(Spatial relationship entries)
—————
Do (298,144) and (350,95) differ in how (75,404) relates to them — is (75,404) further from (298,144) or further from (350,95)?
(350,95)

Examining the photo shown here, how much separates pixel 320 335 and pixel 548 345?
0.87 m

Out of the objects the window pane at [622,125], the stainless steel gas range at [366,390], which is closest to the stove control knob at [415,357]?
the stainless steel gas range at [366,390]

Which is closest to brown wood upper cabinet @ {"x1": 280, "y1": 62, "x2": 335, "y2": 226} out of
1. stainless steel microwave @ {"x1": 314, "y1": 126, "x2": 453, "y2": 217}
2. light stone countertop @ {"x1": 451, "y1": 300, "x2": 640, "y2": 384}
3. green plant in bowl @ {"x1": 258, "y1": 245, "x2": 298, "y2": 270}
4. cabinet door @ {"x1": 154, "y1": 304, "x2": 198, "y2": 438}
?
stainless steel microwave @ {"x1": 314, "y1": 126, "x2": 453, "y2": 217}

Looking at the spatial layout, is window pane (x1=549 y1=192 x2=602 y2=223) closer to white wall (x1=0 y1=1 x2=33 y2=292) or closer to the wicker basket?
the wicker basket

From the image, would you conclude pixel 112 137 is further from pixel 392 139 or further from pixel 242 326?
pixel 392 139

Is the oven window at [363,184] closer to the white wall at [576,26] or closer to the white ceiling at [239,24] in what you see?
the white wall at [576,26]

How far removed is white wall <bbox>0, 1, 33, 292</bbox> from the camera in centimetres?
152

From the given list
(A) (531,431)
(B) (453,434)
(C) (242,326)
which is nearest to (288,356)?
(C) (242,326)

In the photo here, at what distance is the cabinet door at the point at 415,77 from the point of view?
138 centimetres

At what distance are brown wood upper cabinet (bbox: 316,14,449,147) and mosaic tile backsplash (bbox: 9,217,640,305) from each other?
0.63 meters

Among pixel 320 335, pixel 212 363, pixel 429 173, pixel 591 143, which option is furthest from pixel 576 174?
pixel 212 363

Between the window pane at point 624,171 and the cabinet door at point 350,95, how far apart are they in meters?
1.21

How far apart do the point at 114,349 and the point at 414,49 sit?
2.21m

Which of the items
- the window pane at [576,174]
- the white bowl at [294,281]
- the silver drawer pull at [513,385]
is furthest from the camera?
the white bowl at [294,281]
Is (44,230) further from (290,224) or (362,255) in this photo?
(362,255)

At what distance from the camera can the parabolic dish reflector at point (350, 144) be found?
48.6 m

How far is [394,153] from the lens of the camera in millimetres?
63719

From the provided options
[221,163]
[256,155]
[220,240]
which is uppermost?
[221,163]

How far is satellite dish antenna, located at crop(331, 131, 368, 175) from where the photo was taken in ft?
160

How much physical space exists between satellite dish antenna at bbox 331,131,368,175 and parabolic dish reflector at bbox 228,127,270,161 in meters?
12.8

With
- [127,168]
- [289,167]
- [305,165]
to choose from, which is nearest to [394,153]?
—————
### TASK TO CARRY OUT
Copy out all of the entries above word for word, changing nothing.

### FULL OUTPUT
Do (298,144) and (350,95) differ in how (75,404) relates to them — is (75,404) further from (298,144) or further from (350,95)?
(350,95)

Examining the photo shown here, how much separates pixel 320 335 and pixel 548 345?
0.87 m

Out of the objects the window pane at [622,125], the stainless steel gas range at [366,390], which is closest to the stove control knob at [415,357]?
the stainless steel gas range at [366,390]

Which is closest to brown wood upper cabinet @ {"x1": 280, "y1": 62, "x2": 335, "y2": 226} out of
1. stainless steel microwave @ {"x1": 314, "y1": 126, "x2": 453, "y2": 217}
2. light stone countertop @ {"x1": 451, "y1": 300, "x2": 640, "y2": 384}
3. green plant in bowl @ {"x1": 258, "y1": 245, "x2": 298, "y2": 270}
4. cabinet door @ {"x1": 154, "y1": 304, "x2": 198, "y2": 438}
?
stainless steel microwave @ {"x1": 314, "y1": 126, "x2": 453, "y2": 217}

Looking at the spatial layout, is window pane (x1=549 y1=192 x2=602 y2=223) closer to white wall (x1=0 y1=1 x2=33 y2=292) or closer to the wicker basket?
the wicker basket

From the image, would you conclude pixel 112 137 is further from pixel 392 139 or further from pixel 242 326?
pixel 392 139

Is the oven window at [363,184] closer to the white wall at [576,26] or closer to the white ceiling at [239,24] in what you see?
the white wall at [576,26]

How far removed is white wall <bbox>0, 1, 33, 292</bbox> from the camera in centimetres?
152

From the given list
(A) (531,431)
(B) (453,434)
(C) (242,326)
which is nearest to (288,356)?
(C) (242,326)

In the photo here, at what distance is the cabinet door at the point at 415,77 from the point of view?
138 centimetres

At what distance are brown wood upper cabinet (bbox: 316,14,449,147) and mosaic tile backsplash (bbox: 9,217,640,305) from each other?
0.63 meters

Among pixel 320 335, pixel 212 363, pixel 429 173, pixel 591 143, which option is furthest from pixel 576 174?
pixel 212 363

Between the window pane at point 624,171 and the cabinet door at point 350,95, how far apart are they in meters?
1.21

How far apart do the point at 114,349 and the point at 414,49 sit?
2.21m

Which of the items
- the window pane at [576,174]
- the white bowl at [294,281]
- the silver drawer pull at [513,385]
is furthest from the camera?
the white bowl at [294,281]
Is (44,230) further from (290,224) or (362,255) in this photo?
(362,255)

At what distance from the camera can the parabolic dish reflector at point (350, 144) be found?
48.6 m

How far is [394,153] from the lens of the camera in millimetres?
63719

From the provided options
[221,163]
[256,155]
[220,240]
which is uppermost?
[221,163]

How far is satellite dish antenna, located at crop(331, 131, 368, 175) from where the photo was taken in ft?
160

How much physical space exists between satellite dish antenna at bbox 331,131,368,175 and parabolic dish reflector at bbox 228,127,270,161 in meters?
12.8

With
- [127,168]
- [289,167]
- [305,165]
to choose from, which is nearest to [394,153]?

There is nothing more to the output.